- [About this exercise]: The output should consist solely of the line containing "content_type: text/css" and the lines that follow it through the end of the data below.
——————————
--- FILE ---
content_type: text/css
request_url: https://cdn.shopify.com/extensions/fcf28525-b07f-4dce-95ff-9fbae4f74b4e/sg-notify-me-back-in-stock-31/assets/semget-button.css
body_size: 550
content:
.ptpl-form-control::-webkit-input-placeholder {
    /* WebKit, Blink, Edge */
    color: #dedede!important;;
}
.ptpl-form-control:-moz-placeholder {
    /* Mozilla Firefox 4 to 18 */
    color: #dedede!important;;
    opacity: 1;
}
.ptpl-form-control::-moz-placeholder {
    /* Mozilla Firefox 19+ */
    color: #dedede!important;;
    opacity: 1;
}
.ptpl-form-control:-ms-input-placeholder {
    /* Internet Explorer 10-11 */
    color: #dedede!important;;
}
——————————
- [Solution]:
content_type: text/css
request_url: https://cdn.shopify.com/extensions/fcf28525-b07f-4dce-95ff-9fbae4f74b4e/sg-notify-me-back-in-stock-31/assets/semget-button.css
body_size: 550
content:
.ptpl-form-control::-webkit-input-placeholder {
    /* WebKit, Blink, Edge */
    color: #dedede!important;;
}
.ptpl-form-control:-moz-placeholder {
    /* Mozilla Firefox 4 to 18 */
    color: #dedede!important;;
    opacity: 1;
}
.ptpl-form-control::-moz-placeholder {
    /* Mozilla Firefox 19+ */
    color: #dedede!important;;
    opacity: 1;
}
.ptpl-form-control:-ms-input-placeholder {
    /* Internet Explorer 10-11 */
    color: #dedede!important;;
}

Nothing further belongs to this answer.